After dominating the independent circuit of professional wrestling for the first 15 years of his career, Kevin Owens signed with WWE in early 2014, eventually making his debut with NXT later that year.
Within the proceeding six months, the “Prizefighter” won the NXT World championship from Sami Zayn and made his main roster debut by assaulting John Cena. In Owens’ mind, the quick ascension wasn’t a mere lucky break but a culmination of a successful near two-decade long career.
“I felt very confident in my abilities and I felt like when I stepped foot in that ring with John Cena on my first night on RAW, that’s exactly where I belonged,” Owens said to Jonathan Coachman on ESPN’s weekly Off the Top Rope segment. “To me, I belong at the top regardless of how long I spent in NXT before.”
In comparison to several other former NXT superstars, Owens’ stint in the WWE’s developmental brand was brief. Zayn spent three years in NXT, and guys like Neville (two years), Baron Corbin (four years), and others had a longer journey to the main roster.
However, Owens is appreciative of his time at NXT. While “KO” was a top performer in several promotions during his run on the independents, a lot of times he did not have the luxury of wrestling in the most glamorous venues.
“NXT was actually a pretty amazing experience on its own just because I went from wrestling in these, I don’t know, church basements and bars to NXT, the Performance Center which is this incredible facility.
“NXT is set up in a way that when you come out on RAW, on that stage, and make your debut on RAW…SmackDown…everything in NXT is to prepare you for that moment.”
Owens noted that he began training in a barn as a 14-year-old teenager and had his first match on his 16th birthday.
During his run on the main roster, Owens has captured the WWE Intercontinental championship on two occasions. He lost the title at WrestleMania 32 in a seven-man ladder match to open the show. Being the champion was a nice accolade but making his WrestleMania debut — something Owens says he thought about thousands of times — was surreal.
“Even what I imagined, I wasn’t prepared for that feeling, it’s something I will always remember,” Owens said about his WrestleMania debut last April in Dallas, Texas.
“That WrestleMania was only the beginning, I’m looking forward to bigger and better things over the next few years at WrestleMania.”
Owens said he was 150 pounds when he started training and emulated WWE Hall of Famer Shawn Michaels, a fellow former Intercontinental champion.

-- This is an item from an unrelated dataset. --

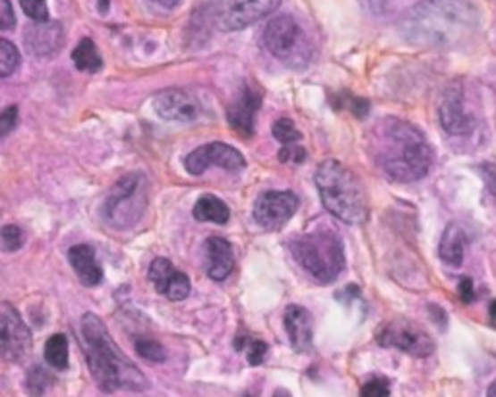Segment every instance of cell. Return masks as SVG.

After seeing “The Heartbreak Kid” utilize his smaller stature and unique offense in the way he did, Owens was motivated to be the best performer he could be despite being bigger than average.
“Obviously, throughout the years, I’ve packed on some weight and got a little bigger. I never stopped performing all those moves, I never stopped going off the top rope and I always did those things and always kept up with that stuff. I think it’s worked out because now I’m 266 pounds and I’m still able to do that stuff, which most guys my weight can’t do.”
Finally, Owens spoke about his antics on Twitter, calling out disrespectful fans and having fun with the hateful tweets he receives on a daily basis. Owens said that this has been going on since he first joined the social media platform in 2011.
Moving forward, Owens plans on continuing those antics if fans keep giving him a reason to do so.
“A lot of people think that their Twitter account gives them some sort of power and gives them the right to be disrespectful or offensive and I just don’t believe in that. Yes, I’m a public figure but I’m not just gonna sit there and take peoples’ crap…for lack of a better term.”